Bonifacio se arrepintió de su valentía, de la que ya no
quedaba ni el más mínimo atisbo. Se pegó a la pared y esperó mientras el
corazón se le salía del pecho. Los hombres se movían nerviosos a su alrededor
como las vacas cuando hay lobos cerca, lo había visto mil veces. Al final no
eran más que ganado al albur de lo que la criatura hedionda de las entrañas de
la tierra quisiera hacer con ellos.
Mas no era una criatura, era toda una manada. Los focos
por fin sacaron de dudas a los habitantes de Cañasagra. Un grupo de seres con
apariencia humana, sin pelo, de piel blanquecina y transparente, ojos saltones
y rojos, se aproximaba a ellos. Iban desnudos, había machos, hembras y crías.
Sus bocas se abrían en un castañeo indecoroso y mostraban colmillos afilados
bañados en babas que se deslizaban viscosas por sus mandíbulas inquietas. Se
detuvieron un instante a olfatear a los extraños que les servirían de festín.
Sus ojos parecían vacíos, sin visión ni inteligencia pero dotados de gran
agresividad.
Fue un leve gruñido el que dio paso a la carnicería que
allí tuvo lugar. Las fieras se lanzaron hacia sus víctimas desgarrándoles las
gargantas con más necesidad que violencia, de forma mecánica y natural, como
los lobos.
Bonifacio, que se había caído cerca de la pared, contempló
horrorizado, bajo la tenue luz de las linternas que los hombres aún mantenían
en sus cabezas, cómo las criaturas bebían a borbotones, con suma ansiedad, la
sangre que sorbían del cuello de sus vecinos. Sangre que podía ver deslizándose
por las gargantas sedientas de aquellos monstruos sin piedad, bajo su piel
blanquecina, prácticamente transparente.
Las malditas bestias emitían desagradables ruidos, mezcla
de satisfacción, jadeos y gruñidos al tragar los litros y litros de sangre de
sus congéneres. Él seguía mirando con pavor.

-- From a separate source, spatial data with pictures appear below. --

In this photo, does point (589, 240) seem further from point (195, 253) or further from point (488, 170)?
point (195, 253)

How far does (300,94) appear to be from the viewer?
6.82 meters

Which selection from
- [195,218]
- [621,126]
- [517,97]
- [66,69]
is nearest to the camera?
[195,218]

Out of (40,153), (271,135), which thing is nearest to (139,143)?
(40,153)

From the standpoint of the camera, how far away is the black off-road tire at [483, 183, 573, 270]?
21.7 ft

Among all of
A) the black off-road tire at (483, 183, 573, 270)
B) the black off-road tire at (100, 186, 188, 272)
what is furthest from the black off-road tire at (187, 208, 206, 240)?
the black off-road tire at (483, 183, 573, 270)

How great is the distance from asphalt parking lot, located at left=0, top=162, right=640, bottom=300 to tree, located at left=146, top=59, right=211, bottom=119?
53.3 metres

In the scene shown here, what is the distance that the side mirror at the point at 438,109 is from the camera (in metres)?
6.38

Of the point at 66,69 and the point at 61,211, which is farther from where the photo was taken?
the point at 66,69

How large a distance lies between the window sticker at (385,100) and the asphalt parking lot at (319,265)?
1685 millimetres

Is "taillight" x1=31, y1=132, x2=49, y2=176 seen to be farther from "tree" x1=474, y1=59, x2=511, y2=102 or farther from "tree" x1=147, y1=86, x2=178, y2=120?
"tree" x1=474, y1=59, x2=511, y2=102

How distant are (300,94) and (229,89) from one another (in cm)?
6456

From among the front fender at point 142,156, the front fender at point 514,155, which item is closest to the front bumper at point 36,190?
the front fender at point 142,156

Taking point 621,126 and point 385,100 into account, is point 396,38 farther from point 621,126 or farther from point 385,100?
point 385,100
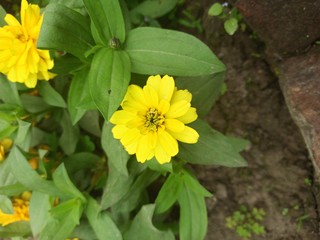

La boñiga de vaca había resultado
efectiva y gracias a su genial idea ahora estaba contemplando horrorizado el
final de todo un pueblo y el suyo propio.
Un niño, cachorro, enano o lo fuera, dejó el cuerpo de
Gerardo el tendero y se dirigió a él con sus ojos rojos vacíos de mirada;
emitía gruñidos de delectación y olfateaba el aire. Bonifacio empuñó su hacha
dispuesto a sacarle las entrañas a ese maldito hijo de Satanás aunque fuera lo
último que hiciera, pero la criatura fue tan rápida y tan violenta que cuando
se dio cuenta ya notaba la sangre de su cuello siendo sorbida con avaricia por
el cachorro. La conciencia se le iba y lo único que atinó a pensar fue que no
era nada elegante morir apestando a mierda. Su brazo se movió por el instinto y
el hacha entró varias veces en la carne y el cráneo de aquella pequeña bestia
derramando sobre él un líquido viscoso y maloliente como la sangre podrida. El
cuerpo sin vida del pequeño monstruo dejó de succionar y cayó al suelo junto
con los cadáveres de los vecinos de Cañasagra. Bonifacio se taponó la herida
con la mano. Se arrancó la camisa y se la anudó al cuello a modo de torniquete.
La sangre propia y la de la criatura le cubría el pecho, los brazos y parte de
la cara.
Y de repente todo fue silencio. Las bestias se retiraron
a lo más profundo de su cubil a digerir su festín de sangre y Bonifacio se
quedó solo, cagado de miedo y rodeado de los cuerpos sin vida y sin sangre de
sus amigos y vecinos. Apagó la linterna; no podía ver más aquel horror, se
sentía débil. Buscó de nuevo la pared rugosa y húmeda de la cueva y se sentó en
el suelo derrotado.
El agujero de arriba, con el que había comenzado todo, se
cerró y todo fue oscuridad, hasta su conciencia.